Huawei sta sviluppando la rete 5G degli Emirati in base a un accordo firmato nel 2019 e su questo paese come in molti altri gli Stati Uniti hanno esercitato pressioni e continuano a esercitarle per arrivare all’emarginazione della compagnia cinese. Il tutto citando rischi tutt’altro che reali per la sicurezza propria e dei loro alleati. La vendita degli F-35 agli Emirati era stata vincolata alla liquidazione di Huawei, ma il governo di Abu Dhabi, a differenza di molti altri paesi, ha non solo opposto resistenza ma, con una decisione mai presa prima da un alleato americano, ha esso stesso rinunciato agli aerei da guerra di Lockheed. Nemmeno la contesa sugli stessi velivoli tra USA e Turchia ha avuto questo rilievo, poiché l’esclusione di Ankara dal programma degli F-35 era stato deciso da Washington, e non dal paese acquirente, in seguito alla fornitura voluta da Erdogan del sistema difensivo anti-aereo russo S-400.
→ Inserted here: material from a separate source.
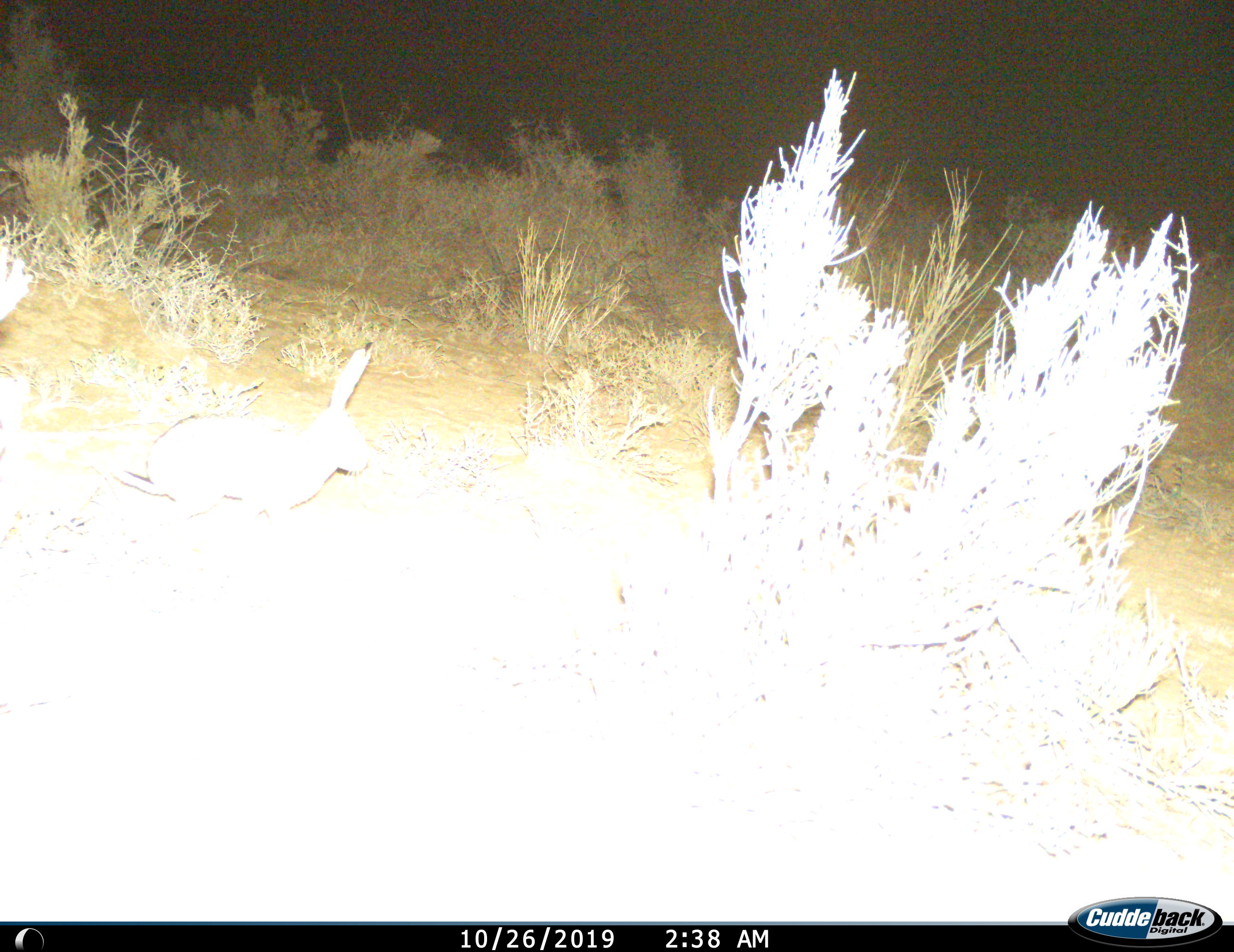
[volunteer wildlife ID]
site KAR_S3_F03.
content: unidentified animal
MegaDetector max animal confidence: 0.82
Un altro particolare sembra attestare la fermezza dell’iniziativa degli Emirati. Una delegazione di alto livello di questo paese era arrivata a Washington il 15 dicembre, ovvero il giorno successivo all’annuncio della sospensione del contratto per gli F-35. Se Abu Dhabi si aspettava margini di trattativa con gli Stati Uniti, è improbabile che avrebbe preso pubblicamente una decisione così importante in quel momento. Questa considerazione conferma appunto la risolutezza del paese del Golfo e, allo stesso tempo, suggerisce una certa sfiducia nell’eventualità che l’amministrazione Biden allenti i vincoli imposti alla vendita degli F-35. Infatti, nelle dichiarazioni ufficiali seguite all’annuncio degli Emirati, il portavoce del Pentagono ha sì prospettato un’intesa sul contratto, ma ha alla fine ribadito che le “condizioni [americane] non possono essere cambiate”.
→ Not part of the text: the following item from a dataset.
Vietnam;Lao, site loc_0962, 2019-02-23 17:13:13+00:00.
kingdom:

Per il regime degli Emirati si è trattato ad ogni modo di una decisione ponderata e giunta dopo un’attenta valutazione dei vantaggi derivanti da una scelta che, se favorevole agli Stati Uniti, avrebbe potuto mettere in pericolo o, quanto meno, rallentare progetti di sviluppo dipendenti in buona parte ormai dalla partnership con Pechino. Abu Dhabi aveva oltretutto già dovuto bloccare la costruzione di un importante polo logistico portuale, frutto appunto della collaborazione con la Cina, a causa delle pressioni americane.

Tutta la vicenda contribuisce a confermare la parabola discendente dell’influenza degli Stati Uniti nelle aree strategicamente più importanti del pianeta. Se l’affare degli F-35 con gli Emirati Arabi resta ufficialmente ancora in sospeso, qualunque sia l’esito la posizione americana in Medio Oriente e non solo risulterà indebolita, a tutto vantaggio soprattutto di Pechino. Se Washington dovesse impuntarsi, svanirebbe un contratto da 23 miliardi di dollari e la solidità dell’alleanza con gli EAU potrebbe essere messa in discussione, con pesanti conseguenze sia di carattere strategico sia elettorale per un’amministrazione Biden già in affanno sul fronte interno.
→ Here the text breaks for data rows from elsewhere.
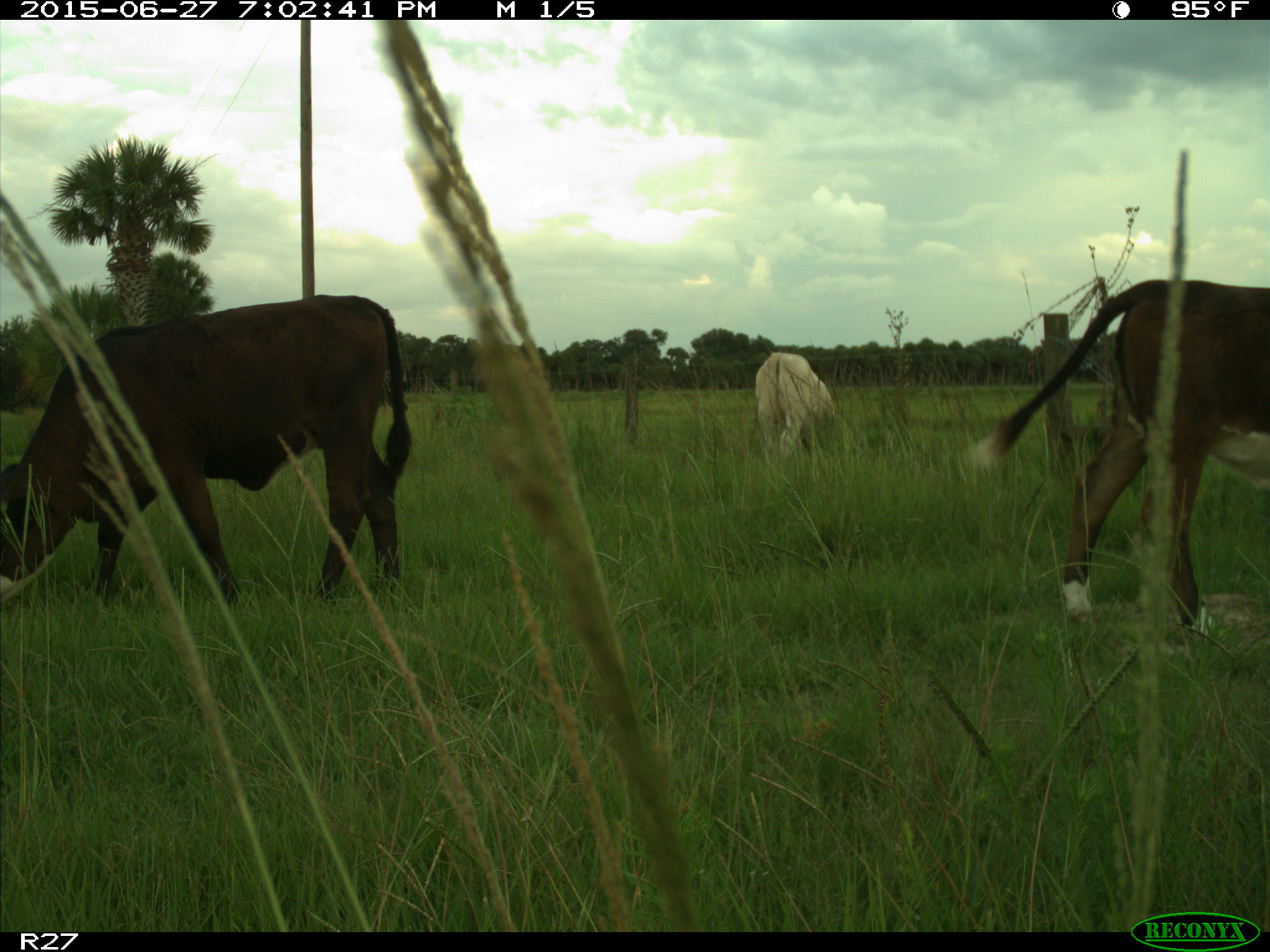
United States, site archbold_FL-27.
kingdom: Animalia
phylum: Chordata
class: Mammalia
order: Artiodactyla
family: Bovidae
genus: Bos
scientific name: Bos taurus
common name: domestic cow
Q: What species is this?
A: Bos taurus (domestic cow).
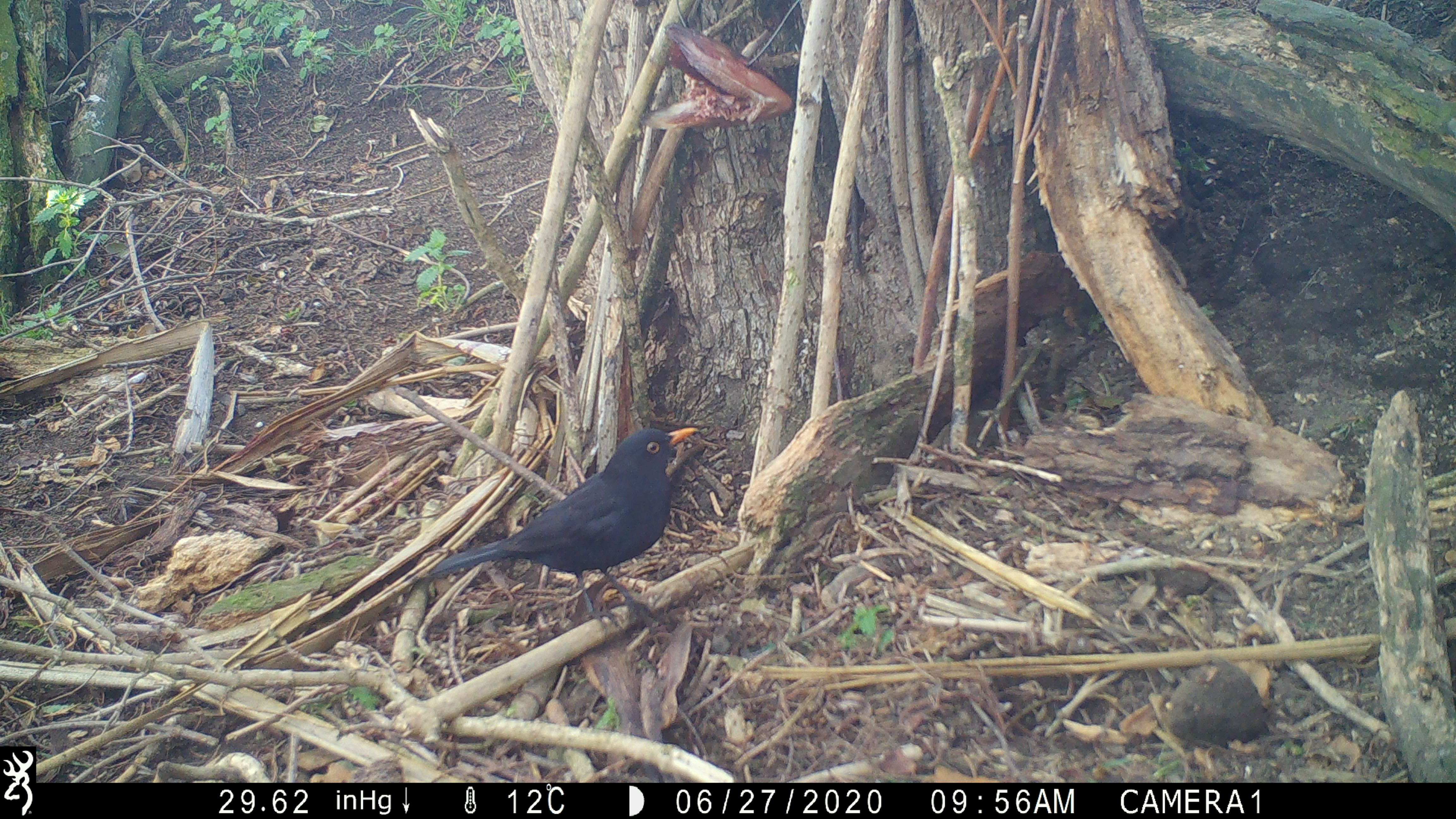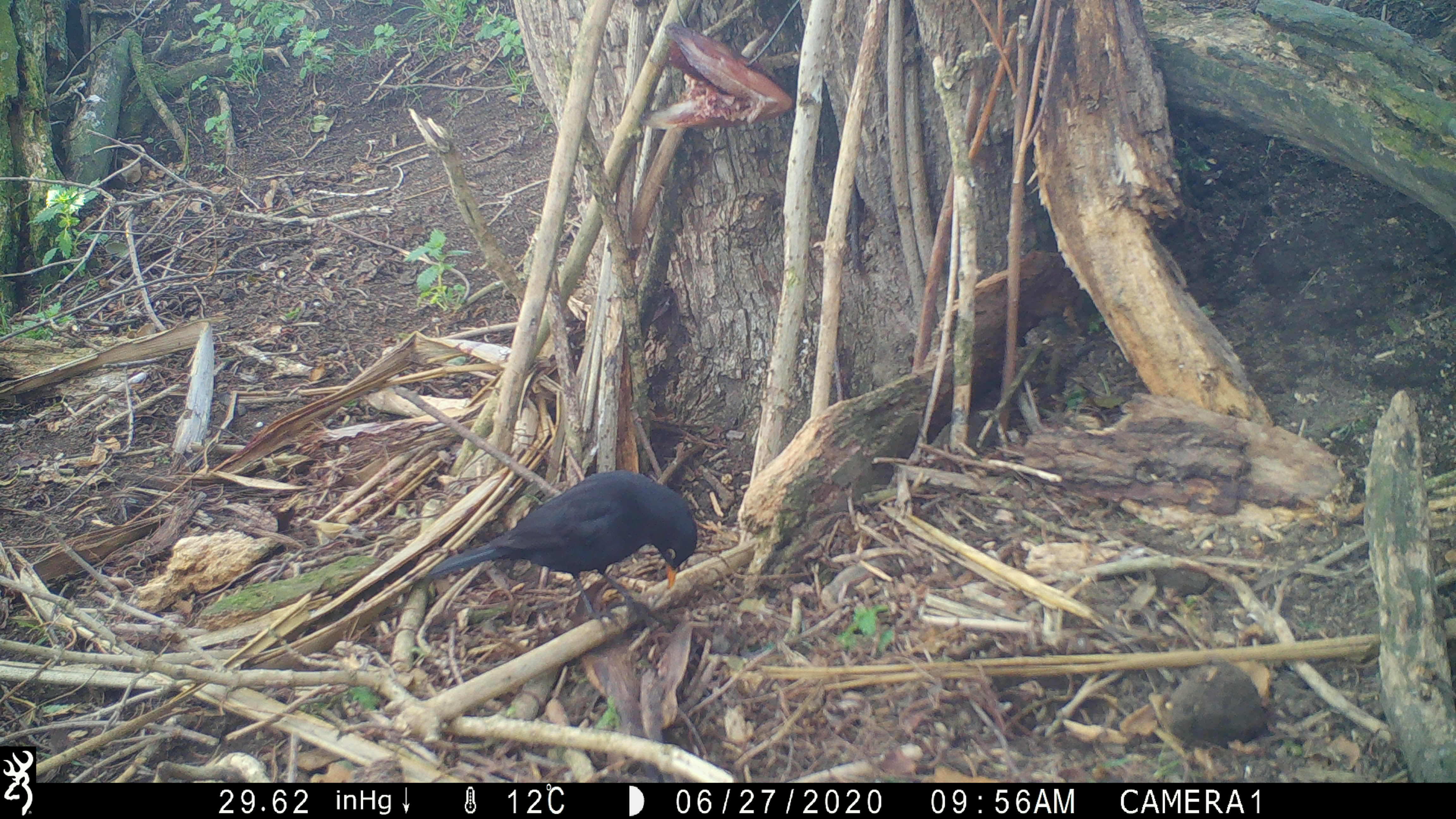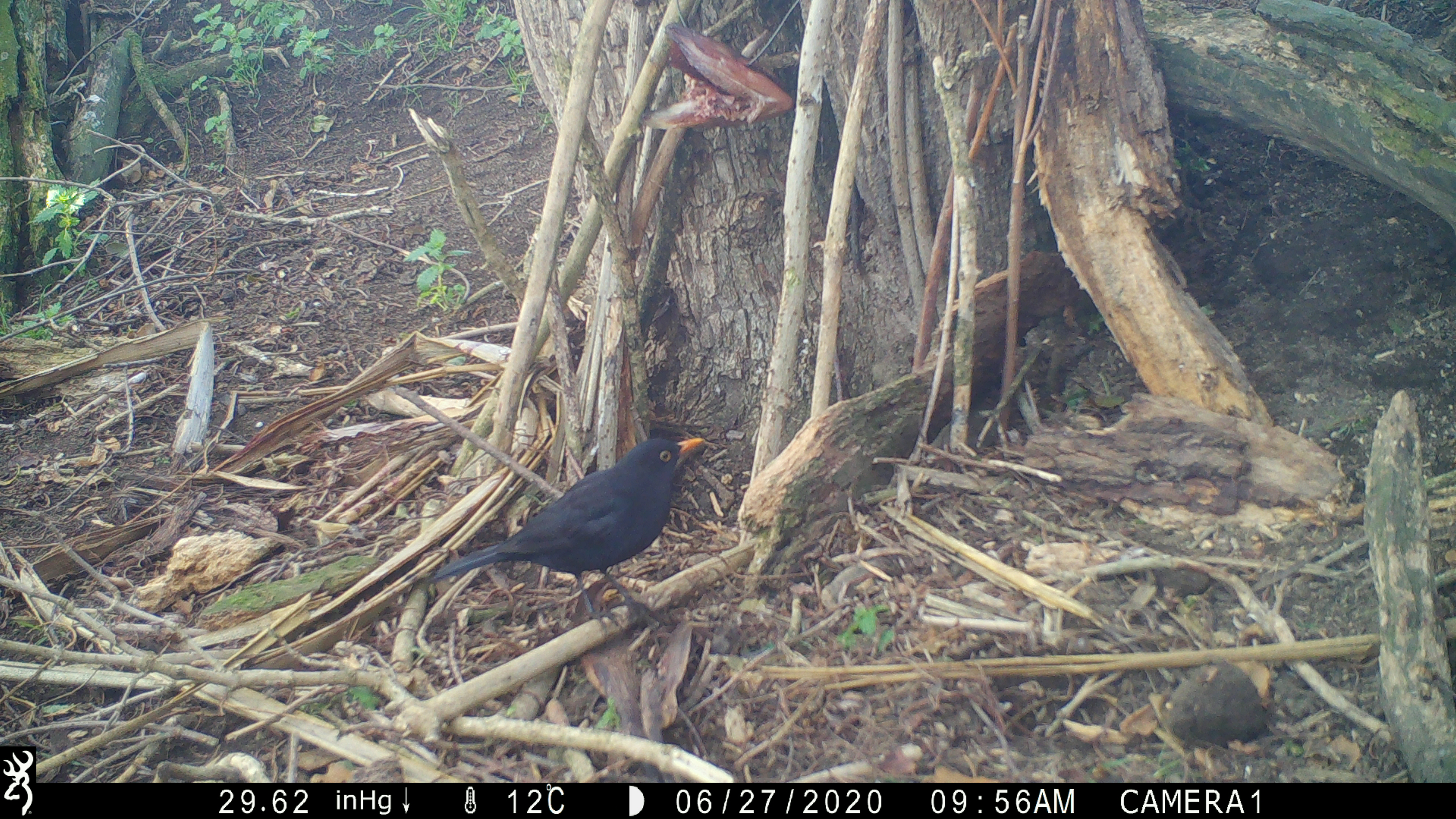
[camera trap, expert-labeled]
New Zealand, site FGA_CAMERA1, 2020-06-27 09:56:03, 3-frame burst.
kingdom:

Se, al contrario, gli USA dovessero cedere e accontentare le richieste di Abu Dhabi, tra cui la salvaguardia della partnership con Huawei, la credibilità americana crollerebbe ulteriormente e le armi a disposizione per costringere gli alleati a sganciarsi dalla Cina diventerebbero ancora più spuntate. Anche se per ora rimane un’eccezione o quasi, la resistenza degli Emirati Arabi rischia in definitiva di diventare un esempio per altri paesi, sempre più frequentemente costretti a scegliere, loro malgrado, tra un’alleanza esclusiva con Washington e le prospettive di crescita economica, commerciale e tecnologica offerte da Pechino.